**Required actions**:
(a) From the article on local politics in Nazareth, reproduce word for word the part from "While many of" up to and including "larger geographical areas.".
(b) According to the article on Nazareth's local politics, what ideology originally offered the only venue for Arab nationalist claims?
(c) List the external links that the article on Nazareth's local politics says the municipal parties have. Group them as the article groups them.

**Passage**:

________________________

Conflicting Loyalties and Local Politics in Nazareth

Article excerpt

Local politics in Nazareth has been influenced by a variety of factors. Originally, parties were centered on family, religion and quarter, or were linked to Communist ideology, which offered the only venue for Arab nationalist claims. Arabs also voted for Zionist parties in order to survive politically in a Jewish state. Recent changes in the region and throughout the world have brought additional parties to Nazareth, including Islamic and Arab nationalist parties.

Nazareth is in many ways a unique place. Its location within the state of Israel with a population comprised of Palestinian Arabs who adhere to either Islam or a variety of Christian sects means that there are, often times, competing loyalties within the political arena based on both nationalist identities and religious affiliation. Additional loyalties are based on either ties to an extended family or to specific quarters, most of which are communal or hamula (clan) based. Several areas on the periphery of Nazareth are inhabited primarily by refugees who claim allegiance to a common place of origin.

While many of the political parties operating at the municipal level have family, religious and quarter ties, they also have important external links to Russia, the Israeli Communist party, the Islamic world and Islamic parties, Palestinian and other Arab nationalist parties, and to Israeli Zionist parties. So important are these external ties that few if any of Nazareth's parties have emerged as purely Nazarene, they all have ties to larger geographical areas.

________________________

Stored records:
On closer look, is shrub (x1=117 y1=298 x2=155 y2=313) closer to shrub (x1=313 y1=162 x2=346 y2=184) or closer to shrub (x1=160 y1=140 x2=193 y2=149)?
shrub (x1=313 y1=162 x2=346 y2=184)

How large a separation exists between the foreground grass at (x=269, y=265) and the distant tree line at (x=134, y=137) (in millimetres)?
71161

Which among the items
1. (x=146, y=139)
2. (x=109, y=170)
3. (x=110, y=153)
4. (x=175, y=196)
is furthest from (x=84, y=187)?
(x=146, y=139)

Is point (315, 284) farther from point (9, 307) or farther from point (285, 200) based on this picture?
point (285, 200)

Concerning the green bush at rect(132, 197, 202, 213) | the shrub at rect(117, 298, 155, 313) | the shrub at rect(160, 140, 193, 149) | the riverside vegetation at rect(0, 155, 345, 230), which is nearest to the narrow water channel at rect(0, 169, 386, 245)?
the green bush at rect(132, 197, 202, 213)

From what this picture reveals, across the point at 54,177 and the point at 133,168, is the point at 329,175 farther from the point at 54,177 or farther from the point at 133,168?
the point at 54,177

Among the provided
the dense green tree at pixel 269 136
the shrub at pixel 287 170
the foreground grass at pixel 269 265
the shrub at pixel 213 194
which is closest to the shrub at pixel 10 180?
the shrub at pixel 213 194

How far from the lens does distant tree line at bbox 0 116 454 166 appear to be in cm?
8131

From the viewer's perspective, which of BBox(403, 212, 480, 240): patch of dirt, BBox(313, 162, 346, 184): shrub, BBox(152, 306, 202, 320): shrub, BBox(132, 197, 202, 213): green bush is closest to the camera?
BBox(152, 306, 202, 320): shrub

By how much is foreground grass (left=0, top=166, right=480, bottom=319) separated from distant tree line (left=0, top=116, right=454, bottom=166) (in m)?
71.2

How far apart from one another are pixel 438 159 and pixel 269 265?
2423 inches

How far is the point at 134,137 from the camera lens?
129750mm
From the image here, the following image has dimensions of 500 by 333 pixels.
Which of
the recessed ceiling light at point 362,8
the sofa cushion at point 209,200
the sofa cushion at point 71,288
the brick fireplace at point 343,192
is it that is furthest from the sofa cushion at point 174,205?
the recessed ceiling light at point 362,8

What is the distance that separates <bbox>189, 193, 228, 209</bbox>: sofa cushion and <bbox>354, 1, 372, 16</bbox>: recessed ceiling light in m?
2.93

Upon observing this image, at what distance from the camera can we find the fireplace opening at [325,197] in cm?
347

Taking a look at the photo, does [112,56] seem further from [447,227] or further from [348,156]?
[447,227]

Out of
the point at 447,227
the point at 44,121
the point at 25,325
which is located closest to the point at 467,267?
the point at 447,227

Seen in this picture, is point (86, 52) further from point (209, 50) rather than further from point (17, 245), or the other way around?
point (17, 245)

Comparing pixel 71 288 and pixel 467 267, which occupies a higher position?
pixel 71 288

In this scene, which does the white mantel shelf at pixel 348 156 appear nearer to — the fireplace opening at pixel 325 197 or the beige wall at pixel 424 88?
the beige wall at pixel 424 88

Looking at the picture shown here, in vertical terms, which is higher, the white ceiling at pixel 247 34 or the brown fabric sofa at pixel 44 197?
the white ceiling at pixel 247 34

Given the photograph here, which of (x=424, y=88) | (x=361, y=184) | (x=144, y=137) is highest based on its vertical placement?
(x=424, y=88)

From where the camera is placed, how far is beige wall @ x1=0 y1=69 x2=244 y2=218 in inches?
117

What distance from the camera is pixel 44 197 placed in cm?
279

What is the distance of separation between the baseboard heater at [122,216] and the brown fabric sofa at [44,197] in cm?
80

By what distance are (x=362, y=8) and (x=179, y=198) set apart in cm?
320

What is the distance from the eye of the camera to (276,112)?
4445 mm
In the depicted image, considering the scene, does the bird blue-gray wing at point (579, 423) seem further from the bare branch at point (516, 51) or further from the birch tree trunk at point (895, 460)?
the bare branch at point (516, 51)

________________________

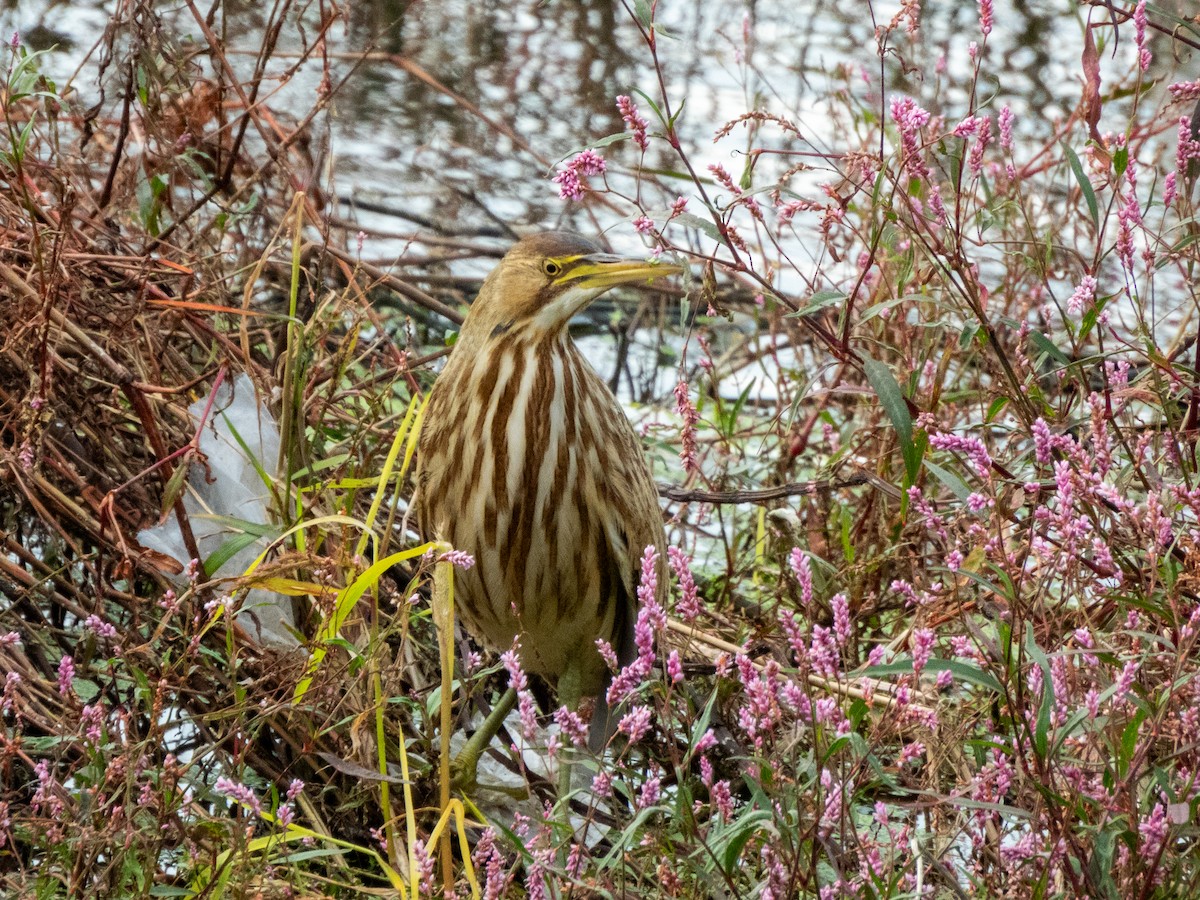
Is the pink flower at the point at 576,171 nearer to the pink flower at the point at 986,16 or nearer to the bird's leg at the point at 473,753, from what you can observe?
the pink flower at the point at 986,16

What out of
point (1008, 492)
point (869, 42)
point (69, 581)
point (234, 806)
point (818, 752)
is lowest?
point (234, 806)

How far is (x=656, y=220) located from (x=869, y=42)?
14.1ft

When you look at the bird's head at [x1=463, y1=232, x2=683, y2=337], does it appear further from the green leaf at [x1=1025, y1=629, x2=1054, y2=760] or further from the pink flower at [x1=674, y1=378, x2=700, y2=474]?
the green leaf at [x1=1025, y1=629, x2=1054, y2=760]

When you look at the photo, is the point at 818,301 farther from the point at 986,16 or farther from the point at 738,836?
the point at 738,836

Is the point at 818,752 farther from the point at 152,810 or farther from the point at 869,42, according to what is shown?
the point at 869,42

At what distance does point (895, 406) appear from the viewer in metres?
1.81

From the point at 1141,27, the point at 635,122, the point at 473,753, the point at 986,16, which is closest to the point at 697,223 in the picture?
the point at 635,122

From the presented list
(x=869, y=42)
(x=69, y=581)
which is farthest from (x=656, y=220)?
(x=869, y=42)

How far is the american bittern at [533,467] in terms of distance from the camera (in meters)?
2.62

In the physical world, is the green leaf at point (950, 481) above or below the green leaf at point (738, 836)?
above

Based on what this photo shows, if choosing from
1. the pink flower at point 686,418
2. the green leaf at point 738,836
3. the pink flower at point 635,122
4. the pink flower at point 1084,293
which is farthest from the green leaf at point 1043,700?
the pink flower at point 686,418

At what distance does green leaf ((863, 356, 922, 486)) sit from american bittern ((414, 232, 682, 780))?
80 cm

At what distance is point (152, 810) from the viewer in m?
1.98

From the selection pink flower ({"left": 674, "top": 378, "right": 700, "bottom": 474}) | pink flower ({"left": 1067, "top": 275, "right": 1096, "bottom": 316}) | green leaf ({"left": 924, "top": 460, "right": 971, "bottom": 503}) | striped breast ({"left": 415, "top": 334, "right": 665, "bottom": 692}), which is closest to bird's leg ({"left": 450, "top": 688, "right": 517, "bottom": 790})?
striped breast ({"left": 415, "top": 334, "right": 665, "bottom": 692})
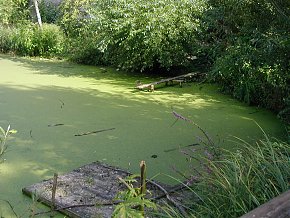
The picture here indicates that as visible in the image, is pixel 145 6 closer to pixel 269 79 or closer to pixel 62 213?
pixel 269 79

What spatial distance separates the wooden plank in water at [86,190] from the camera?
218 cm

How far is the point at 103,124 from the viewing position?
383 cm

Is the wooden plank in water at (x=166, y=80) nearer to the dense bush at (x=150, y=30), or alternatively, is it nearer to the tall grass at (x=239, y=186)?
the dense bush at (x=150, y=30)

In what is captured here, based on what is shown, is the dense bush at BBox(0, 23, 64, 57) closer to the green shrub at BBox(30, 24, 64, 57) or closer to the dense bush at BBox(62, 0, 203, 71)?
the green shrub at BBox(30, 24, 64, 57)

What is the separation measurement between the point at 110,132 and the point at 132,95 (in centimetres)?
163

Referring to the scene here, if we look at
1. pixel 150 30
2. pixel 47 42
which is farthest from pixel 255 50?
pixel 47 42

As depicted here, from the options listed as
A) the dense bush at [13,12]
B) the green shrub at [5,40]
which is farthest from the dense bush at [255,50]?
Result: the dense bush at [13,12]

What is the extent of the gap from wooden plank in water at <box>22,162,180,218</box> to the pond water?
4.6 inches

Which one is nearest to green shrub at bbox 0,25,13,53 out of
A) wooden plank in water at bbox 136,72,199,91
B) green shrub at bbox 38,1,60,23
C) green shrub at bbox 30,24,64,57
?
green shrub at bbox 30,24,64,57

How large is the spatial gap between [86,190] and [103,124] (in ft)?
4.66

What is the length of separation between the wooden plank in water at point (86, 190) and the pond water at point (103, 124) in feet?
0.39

________________________

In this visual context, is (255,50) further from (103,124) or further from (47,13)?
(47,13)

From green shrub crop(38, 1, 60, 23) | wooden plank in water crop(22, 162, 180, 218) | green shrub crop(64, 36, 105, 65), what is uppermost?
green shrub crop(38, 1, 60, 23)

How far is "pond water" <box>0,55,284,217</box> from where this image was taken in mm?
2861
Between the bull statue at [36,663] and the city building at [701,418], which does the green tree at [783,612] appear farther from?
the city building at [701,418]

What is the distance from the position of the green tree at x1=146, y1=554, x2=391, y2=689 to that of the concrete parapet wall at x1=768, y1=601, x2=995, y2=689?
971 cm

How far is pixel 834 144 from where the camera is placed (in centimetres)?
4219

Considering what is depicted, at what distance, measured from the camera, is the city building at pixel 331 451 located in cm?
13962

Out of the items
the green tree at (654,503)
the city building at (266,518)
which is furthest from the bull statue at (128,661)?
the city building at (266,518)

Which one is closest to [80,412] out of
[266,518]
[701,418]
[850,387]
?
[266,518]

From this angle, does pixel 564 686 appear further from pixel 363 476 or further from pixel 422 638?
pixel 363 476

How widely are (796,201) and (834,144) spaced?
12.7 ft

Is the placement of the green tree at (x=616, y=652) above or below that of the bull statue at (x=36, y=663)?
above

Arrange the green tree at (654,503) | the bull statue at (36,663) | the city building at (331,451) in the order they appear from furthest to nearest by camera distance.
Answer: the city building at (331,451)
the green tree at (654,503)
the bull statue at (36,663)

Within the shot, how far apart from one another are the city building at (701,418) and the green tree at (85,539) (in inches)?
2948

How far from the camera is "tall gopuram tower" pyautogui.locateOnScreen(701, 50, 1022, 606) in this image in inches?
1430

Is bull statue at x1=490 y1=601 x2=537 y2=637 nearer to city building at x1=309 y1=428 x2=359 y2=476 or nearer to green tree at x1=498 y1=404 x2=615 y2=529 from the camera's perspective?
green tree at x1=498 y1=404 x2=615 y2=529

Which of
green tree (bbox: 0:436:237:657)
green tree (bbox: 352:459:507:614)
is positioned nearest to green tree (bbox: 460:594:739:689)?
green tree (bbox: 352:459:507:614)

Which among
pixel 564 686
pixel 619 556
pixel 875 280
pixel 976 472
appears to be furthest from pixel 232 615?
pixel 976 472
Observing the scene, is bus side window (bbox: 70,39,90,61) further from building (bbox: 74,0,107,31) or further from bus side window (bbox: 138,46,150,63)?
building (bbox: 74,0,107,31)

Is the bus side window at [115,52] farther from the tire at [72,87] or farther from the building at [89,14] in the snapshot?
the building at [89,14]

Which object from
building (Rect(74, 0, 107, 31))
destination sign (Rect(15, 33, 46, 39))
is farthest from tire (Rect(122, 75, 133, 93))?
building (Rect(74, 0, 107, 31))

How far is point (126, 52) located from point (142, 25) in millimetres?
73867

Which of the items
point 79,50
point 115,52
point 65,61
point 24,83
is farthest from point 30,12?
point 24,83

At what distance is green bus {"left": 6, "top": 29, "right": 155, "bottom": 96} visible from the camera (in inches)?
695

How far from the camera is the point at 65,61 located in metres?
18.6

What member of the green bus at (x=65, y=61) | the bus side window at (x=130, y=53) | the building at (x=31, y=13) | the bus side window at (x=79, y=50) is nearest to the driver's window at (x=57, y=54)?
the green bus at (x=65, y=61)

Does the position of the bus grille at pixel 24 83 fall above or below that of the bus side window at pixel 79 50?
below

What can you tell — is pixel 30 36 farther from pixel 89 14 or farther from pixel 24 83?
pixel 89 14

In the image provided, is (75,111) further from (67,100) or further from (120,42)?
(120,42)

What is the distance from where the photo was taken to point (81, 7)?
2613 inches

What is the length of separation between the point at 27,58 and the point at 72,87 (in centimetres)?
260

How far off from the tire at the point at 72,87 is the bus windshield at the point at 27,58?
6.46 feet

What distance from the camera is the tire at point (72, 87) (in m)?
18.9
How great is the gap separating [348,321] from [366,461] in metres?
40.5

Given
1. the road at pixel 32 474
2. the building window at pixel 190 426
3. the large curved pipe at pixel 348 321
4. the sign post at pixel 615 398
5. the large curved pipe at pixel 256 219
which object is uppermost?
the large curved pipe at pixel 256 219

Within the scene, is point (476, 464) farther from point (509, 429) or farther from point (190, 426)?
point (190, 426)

________________________

**Per-task outputs**:
(a)
While many of the political parties operating at the municipal level have family, religious and quarter ties, they also have important external links to Russia, the Israeli Communist party, the Islamic world and Islamic parties, Palestinian and other Arab nationalist parties, and to Israeli Zionist parties. So important are these external ties that few if any of Nazareth's parties have emerged as purely Nazarene, they all have ties to larger geographical areas.

(b) Communist ideology

(c) Russia; the Israeli Communist party; the Islamic world and Islamic parties; Palestinian and other Arab nationalist parties; Israeli Zionist parties